Hot-rolled coil, cold-rolled coil and hot-dipped galvanized products have become difficult to acquire, with buyers who once relied primarily on imported material now seeking orders from domestic sellers.
“Customers just follow whatever [price] is available. There is a lot of interest from people who do not [normally] buy from us, or who have not bought from us in years,” one European mill source said. “They hope we can help them.”
While Indian players were offering HRC at Eur685/mt ($840/mt) CIF Italy ports and CRC at Eur780/mt CIF Antwerp, long delivery times and the European Commission’s anti-dumping investigation against Turkey has seen cautious buyers hesitate in taking foreign material.
EU mills ride price wave
HRC spot prices were expected to touch Eur700/mt by mid-Q1, sources said, even though increased offers from ArcelorMittal in December saw HRC hit a nine-year high.
Mills had been pushing to finalize deals ahead of the year-end break in order to capitalize on the forward pricing momentum, sources said, with mill-side players confronted with a backlog of requests from customers eager to book material at prevailing prices.
While prices were expected to move higher, “if we reach the level of Eur700-800/mt ex-works Italy, I believe that the Koreans, Taiwanese, Vietnamese and Turks might think of coming back to Europe,” an Italian trader said.
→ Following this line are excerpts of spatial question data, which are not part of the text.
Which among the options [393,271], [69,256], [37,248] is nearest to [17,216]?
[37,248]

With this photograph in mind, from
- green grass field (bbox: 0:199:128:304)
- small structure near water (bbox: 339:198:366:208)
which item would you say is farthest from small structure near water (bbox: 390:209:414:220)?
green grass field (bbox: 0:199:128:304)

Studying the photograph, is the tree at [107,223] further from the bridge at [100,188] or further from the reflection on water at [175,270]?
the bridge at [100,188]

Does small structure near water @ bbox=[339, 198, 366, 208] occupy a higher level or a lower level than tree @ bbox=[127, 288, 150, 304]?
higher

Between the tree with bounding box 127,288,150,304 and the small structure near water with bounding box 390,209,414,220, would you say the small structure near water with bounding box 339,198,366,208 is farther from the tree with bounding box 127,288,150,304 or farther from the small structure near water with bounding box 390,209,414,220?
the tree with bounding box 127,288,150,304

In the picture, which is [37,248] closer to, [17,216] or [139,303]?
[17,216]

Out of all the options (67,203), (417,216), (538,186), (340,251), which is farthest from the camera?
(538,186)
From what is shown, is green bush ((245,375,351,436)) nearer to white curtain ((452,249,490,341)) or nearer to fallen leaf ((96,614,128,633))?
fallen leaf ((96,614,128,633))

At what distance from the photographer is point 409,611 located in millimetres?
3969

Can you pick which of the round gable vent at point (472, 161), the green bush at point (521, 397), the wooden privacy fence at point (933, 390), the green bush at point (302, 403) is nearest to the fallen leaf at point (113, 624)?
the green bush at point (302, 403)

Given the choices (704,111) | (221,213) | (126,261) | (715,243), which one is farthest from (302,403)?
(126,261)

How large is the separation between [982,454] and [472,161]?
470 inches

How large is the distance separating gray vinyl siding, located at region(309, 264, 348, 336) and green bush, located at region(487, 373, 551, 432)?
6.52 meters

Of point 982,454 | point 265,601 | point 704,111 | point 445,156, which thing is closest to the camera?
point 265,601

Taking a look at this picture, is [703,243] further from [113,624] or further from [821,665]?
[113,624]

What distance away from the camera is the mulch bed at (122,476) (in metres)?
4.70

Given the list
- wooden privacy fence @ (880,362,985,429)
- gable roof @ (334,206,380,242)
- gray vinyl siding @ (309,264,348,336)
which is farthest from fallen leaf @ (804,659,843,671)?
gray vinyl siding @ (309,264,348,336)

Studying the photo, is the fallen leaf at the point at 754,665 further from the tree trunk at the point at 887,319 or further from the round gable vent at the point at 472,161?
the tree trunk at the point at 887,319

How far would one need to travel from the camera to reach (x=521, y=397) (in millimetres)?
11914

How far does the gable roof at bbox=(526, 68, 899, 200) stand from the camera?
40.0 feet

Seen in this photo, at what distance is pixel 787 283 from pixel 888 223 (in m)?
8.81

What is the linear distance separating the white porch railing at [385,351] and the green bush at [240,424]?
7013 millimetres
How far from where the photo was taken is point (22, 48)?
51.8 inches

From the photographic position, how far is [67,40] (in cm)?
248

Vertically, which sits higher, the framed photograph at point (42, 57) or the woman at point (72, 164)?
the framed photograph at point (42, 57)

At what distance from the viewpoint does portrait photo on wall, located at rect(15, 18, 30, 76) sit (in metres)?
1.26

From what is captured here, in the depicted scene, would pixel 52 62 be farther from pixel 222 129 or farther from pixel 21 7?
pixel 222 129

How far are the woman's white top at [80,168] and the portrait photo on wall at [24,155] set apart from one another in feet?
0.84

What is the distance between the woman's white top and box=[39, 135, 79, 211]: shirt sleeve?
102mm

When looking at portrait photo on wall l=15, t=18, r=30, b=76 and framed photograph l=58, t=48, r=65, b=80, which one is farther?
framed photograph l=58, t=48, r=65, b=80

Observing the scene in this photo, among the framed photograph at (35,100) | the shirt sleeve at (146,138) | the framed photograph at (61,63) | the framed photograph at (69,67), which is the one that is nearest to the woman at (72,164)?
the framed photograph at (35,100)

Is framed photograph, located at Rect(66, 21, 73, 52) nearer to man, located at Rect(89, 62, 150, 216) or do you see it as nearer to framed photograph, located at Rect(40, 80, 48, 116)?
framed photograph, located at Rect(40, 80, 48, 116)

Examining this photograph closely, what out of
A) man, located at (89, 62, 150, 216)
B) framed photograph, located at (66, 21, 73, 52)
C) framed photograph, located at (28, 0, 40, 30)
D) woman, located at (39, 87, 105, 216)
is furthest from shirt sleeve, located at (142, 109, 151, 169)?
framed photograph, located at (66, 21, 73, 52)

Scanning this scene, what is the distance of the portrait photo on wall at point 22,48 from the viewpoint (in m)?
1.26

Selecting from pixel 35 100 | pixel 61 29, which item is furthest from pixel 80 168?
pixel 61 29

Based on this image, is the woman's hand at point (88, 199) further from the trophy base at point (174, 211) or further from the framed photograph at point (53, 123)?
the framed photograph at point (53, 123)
“For European mills, it could be very risky to keep increasing prices.”
Capacity issues
The supply tightness facing the EU steel market was initially a result of coronavirus pandemic-induced production cuts in March, followed by unexpected automotive demand that mills have struggled to accommodate and — to some extent — found difficult to understand given the lack of customer demand for cars.
Approximately 31 million mt of blast furnace capacity was idled during the first wave of the pandemic, with just 8 million mt having restarted in September, according to data from UBS.
“Producers took out their blast furnaces to a minimum level [during the pandemic], and now mills are not able to adjust their production to current demand,” a German trader said.
There was talk the supply tightness will intensify as the extra capacity from blast furnaces returning online will be canceled out by delayed maintenance and decommissioning.
In the Italian market, a service center source said he was unable to fulfill previously agreed quantities due to the shortage. “We speak with customers and say for Q1 we can only sell you 90% of the volume we agreed because the situation is an emergency.”
Sources said the unexpected surge in demand from the automotive industry since last summer period had led to orders exceeding available steel capacity.
A German service center source said the restocking phase which began in the fourth quarter may eventually lead to a supply glut. “We could see an overstocking situation after Q1 … we will see pressure from the second quarter onwards,” the source said. “Volumes will be [arriving] in the supply chain in the next months.”
Other market participants said rising scrap, iron ore and coking coal costs would prevent any price correction in H1 2021.
“There won’t be a situation in the market that would reduce Q2 prices. It all depends on additional capacity, lead times, and if imports come back,” an Italian trader said.